Added change of variable for both parameters.

centre-for-humanities-computing · Jun 14, 2023 · dcd2608 · dcd2608
1 parent 97c9605
commit dcd2608
Showing 1 changed file with 40 additions and 23 deletions.
diff --git a/tweetopic/bayesian/dmm.py b/tweetopic/bayesian/dmm.py
@@ -21,21 +21,6 @@ def symmetric_dirichlet_multinomial_mean(alpha: float, n: int, K: int):
     return np.full(K, n * alpha / K * alpha)
 
 
-def init_parameters(
-    n_docs: int, n_vocab: int, n_components: int, alpha: float, beta: float
-) -> dict:
-    """Initializes the parameters of the dmm to the mean of the prior."""
-    return dict(
-        weights=symmetric_dirichlet_multinomial_mean(
-            alpha, n_docs, n_components
-        ),
-        components=np.broadcast_to(
-            scipy.stats.dirichlet.mean(np.full(n_vocab, beta)),
-            (n_components, n_vocab),
-        ),
-    )
-
-
 def sparse_multinomial_logpdf(
     component,
     unique_words,
@@ -60,12 +45,8 @@ def sparse_multinomial_logpdf(
 def symmetric_dirichlet_logpdf(x, alpha):
     """Logdensity of a symmetric Dirichlet."""
     K = x.shape[0]
-    sums_to_one = jnp.abs(1 - jnp.sum(x)) <= 0.001
-    all_bigger_than_zero = jnp.all(x >= 0)
     return (
-        jnp.log(sums_to_one)
-        + jnp.log(all_bigger_than_zero)
-        + jax.lax.lgamma(alpha * K)
+        jax.lax.lgamma(alpha * K)
         - K * jax.lax.lgamma(alpha)
         + (alpha - 1) * jnp.sum(jnp.nan_to_num(jnp.log(x)))
     )
@@ -122,10 +103,45 @@ def posterior_predictive(
     return predict_all(doc_unique_words, doc_unique_word_counts)
 
 
+def init_parameters(
+    n_docs: int, n_vocab: int, n_components: int, alpha: float, beta: float
+) -> dict:
+    """Initializes the parameters of the dmm to the mean of the prior."""
+    return dict(
+        weights=symmetric_dirichlet_multinomial_mean(
+            alpha, n_docs, n_components
+        ),
+        components=np.broadcast_to(
+            scipy.stats.dirichlet.mean(np.full(n_vocab, beta)),
+            (n_components, n_vocab),
+        ),
+    )
+
+
+def transform_components(components):
+    """Transforms the components parameter, so that the sampling
+    space is unconstrained, this is great for HMC and SGMCMC."""

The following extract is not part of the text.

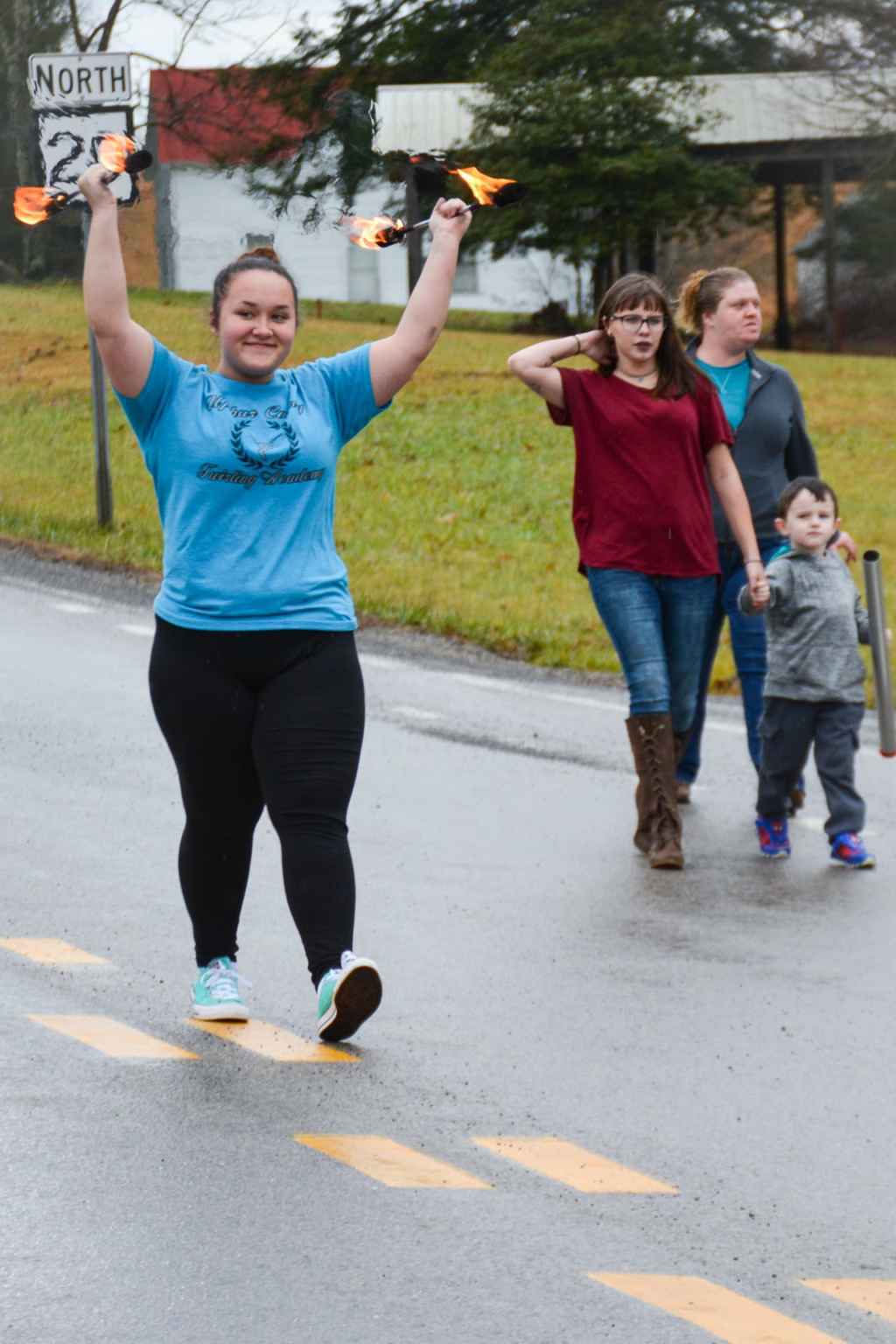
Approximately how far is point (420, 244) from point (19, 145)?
815 cm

+    squared_components = jnp.square(components)
+    return (squared_components.T / jnp.sum(squared_components, axis=1)).T
+
+
+def transform_weights(weights, n_docs):
+    """Transforms the weights parameter, so that the sampling
+    space is unconstrained, this is great for HMC and SGMCMC."""
+    sq_weights = jnp.square(weights)
+    norm_weights = sq_weights / jnp.sum(sq_weights)
+    scaled_weights = norm_weights * n_docs
+    return jnp.round(scaled_weights)
+
+
 def dmm_loglikelihood(
-    components, weights, doc_unique_words, doc_unique_word_counts, alpha, beta
+    components, weights, doc_unique_words, doc_unique_word_counts
 ):
+    """Loglikelihood of the dirichlet multinomial mixture model."""
     docs = jnp.stack((doc_unique_words, doc_unique_word_counts), axis=1)
+    n_docs = doc_unique_words.shape[0]
+    components = transform_components(components)
+    weights = transform_weights(weights, n_docs)
 
     def doc_likelihood(doc):
         unique_words, unique_word_counts = doc
@@ -144,6 +160,9 @@ def doc_likelihood(doc):
 
 
 def dmm_logprior(components, weights, alpha, beta, n_docs):
+    """Logprior of the dirichlet multinomial mixture model."""
+    components = transform_components(components)
+    weights = transform_weights(weights, n_docs)
     components_prior = jnp.sum(
         jax.lax.map(
             partial(symmetric_dirichlet_logpdf, alpha=alpha), components
@@ -165,8 +184,6 @@ def dmm_logpdf(
         weights,
         doc_unique_words,
         doc_unique_word_counts,
-        alpha,
-        beta,
     )
     logprior = dmm_logprior(components, weights, alpha, beta, n_docs)
     return logprior + loglikelihood